Late December's cyber attack on a Ukrainian electrical utility has been linked to a variant of the BlackEnergy Trojan long disseminated by the "SandWorm" threat actors. The attack produced rolling blackouts in Western Ukraine, but ESET researchers believe the operation sought to affect a much wider area than a single oblast: they've found the malware in at least two other utilities' networks.

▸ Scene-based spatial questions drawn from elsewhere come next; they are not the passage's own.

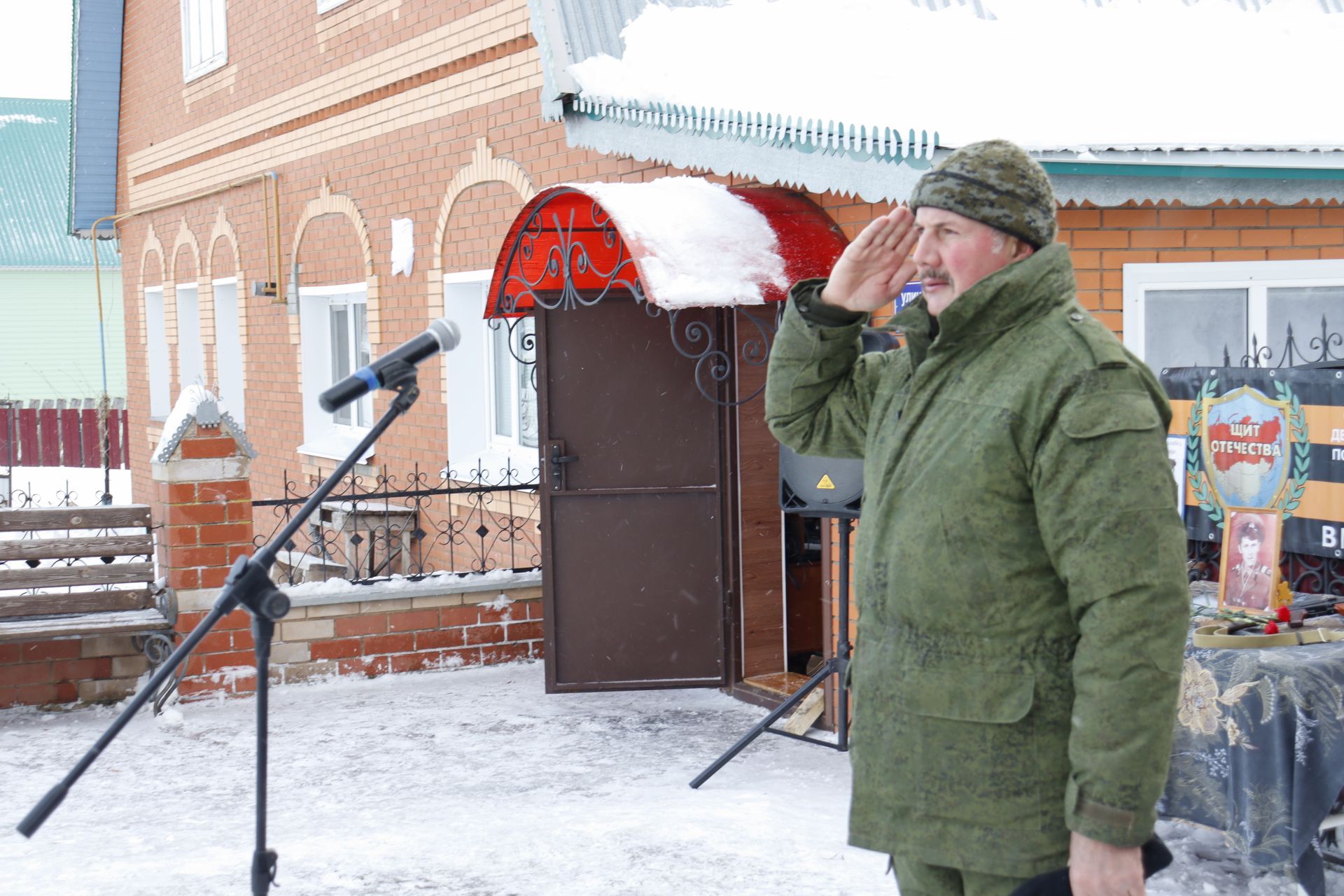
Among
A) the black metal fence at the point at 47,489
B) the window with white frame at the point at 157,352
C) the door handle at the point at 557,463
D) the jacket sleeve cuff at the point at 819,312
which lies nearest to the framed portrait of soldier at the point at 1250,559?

The attack was accompanied by a flood of calls to utility support centers, effectively distracting responders through misdirection and some telephony denial-of-service. BlackEnergy includes both persistence and file destruction functionality.
Ukraine's SBU security service unambiguously blames Russia for the operation (the Kremlin has not commented) and Western observers tend to agree. The nature of the attack, ongoing tension between Ukraine and Russia, and the absence of an obvious criminal motive strongly suggest state activity. Coming after revelation of Iranian reconnaissance of a small New York State dam's control system, this attack exacerbates concerns about infrastructure cyber vulnerabilities.
Hackers DDoS the Saudi Ministry of Defense to protest a leading Shiite cleric's execution. (Iran says the hackers are Saudi Shiites.)
As authorities hunt for "Jihadi John," the latest murderous online face of ISIS, the case for Daesh's effective use of crypto strikes observers as increasingly weak.
PlayStation succumbed to a DDoS attack last night (responsibility claimed by the PhantomSquad skids).
Emsisoft reports finding new Java-based ransomware, "Ransom32." It's evasive and works across several operating systems.
Cisco Jabber is vulnerable to man-in-the-middle attacks. No patch or workarounds are as yet available.